Part 1: Global Desktop Items in Nautilus

The requirement

The Story

Carlos has set up an internal wiki for the dinosaur park, so that scientists can have a central place to log information about their projects. Say a researcher does voyeurism in the name of science, and finds out how stegosauruses manage to mate while avoiding hurting each other with their sharp armored plates. The researcher will then want to enter this data in the park's internal wiki, so that someone else, who investigates the gestation of land-based dinosaurs, can access this data. The problem Carlos has is that researchers can never remember the URL of that wiki. He even tried to make it the default web page to be shown on people's browsers, but they kept complaining that they preferred to use instead. Carlos has decided that he will put an icon on people's desktops, which they can double-click to launch a browser and show the park's wiki. Similarly, Carlos wants to have some icons on the desktop which people can use to launch commonly-used programs. Nautilus supports showing icons for desktop entries, but there is no way to configure them centrally (except for maybe using Sabayon to predefine specific items, but that's not a very elegant solution).

The Solution

There needs to be a way for the administrator to install desktop entries (".desktop files") that are used by Nautilus on user's desktops, in addition to what users may put in their own ~/Desktop directories. That is, we need to have support for global desktop items in Nautilus.

The Implementation


A GConf key (/apps/nautilus/desktop/global_item_dir) specifies a directory which contains all the .desktop files to be displayed as read only links in the relevant user's desktop. Desktop administrators would be able to predefine these items by using a small application which is integrated with Sabayon. Moreover, this feature would be controlled by a key (/apps/nautilus/desktop/global_items_visible), which, if enabled would actually show the global desktop items.

Coding Details


Items displayed on the desktop (which is managed by Nautilus) are represented by instances of NautilusDesktopLink. The NautilusDesktopLink class was modified to have a new type, viz NAUTILUS_TYPE_DESKTOP_LINK. All NautilusDesktopLinks are managed by an instance of NautilusDesktopLinkMonitor (which is created when Nautilus is started). If the Gconf key /apps/nautilus/desktop/global_items_visible is set to TRUE, NautiluDesktopLinkMonitor reads the files in directory which is specified by the Gconf key /apps/nautilus/desktop/global_item_dir and creates the relevant NautilusDesktopLink.

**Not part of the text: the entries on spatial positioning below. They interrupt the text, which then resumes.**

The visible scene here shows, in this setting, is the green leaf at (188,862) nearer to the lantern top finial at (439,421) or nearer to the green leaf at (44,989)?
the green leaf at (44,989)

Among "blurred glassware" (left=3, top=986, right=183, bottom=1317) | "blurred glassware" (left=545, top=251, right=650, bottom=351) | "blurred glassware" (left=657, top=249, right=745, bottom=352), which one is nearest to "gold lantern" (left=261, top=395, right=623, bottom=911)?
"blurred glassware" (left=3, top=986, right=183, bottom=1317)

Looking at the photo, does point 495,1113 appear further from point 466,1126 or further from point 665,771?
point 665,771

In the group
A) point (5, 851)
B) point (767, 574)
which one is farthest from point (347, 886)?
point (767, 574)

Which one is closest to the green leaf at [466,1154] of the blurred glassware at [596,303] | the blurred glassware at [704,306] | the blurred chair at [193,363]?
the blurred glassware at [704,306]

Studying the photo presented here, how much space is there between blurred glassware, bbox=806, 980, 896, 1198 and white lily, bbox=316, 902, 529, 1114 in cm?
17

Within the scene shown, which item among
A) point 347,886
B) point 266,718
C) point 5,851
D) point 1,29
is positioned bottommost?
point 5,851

Sabayon uses a consistent naming system for the global desktop link directory viz: $(sysconfdir)/desktop-profiles/desktop-items/{profile-name} which also take care of distributing these links if the requirement arises. The implementation in Sabayon is as follows:

  1. A Edit->Desktop Links menu item in the Sabayon profile editor window shows the desktop links editing tool (the global link directory is predefined as $(sysconfdir)/desktop-profiles/desktop-items/{profile-name} as soon as the user clicks on the menu item).

  2. The link editing tool has a check box to enable/disable the global (mandatory) desktop links.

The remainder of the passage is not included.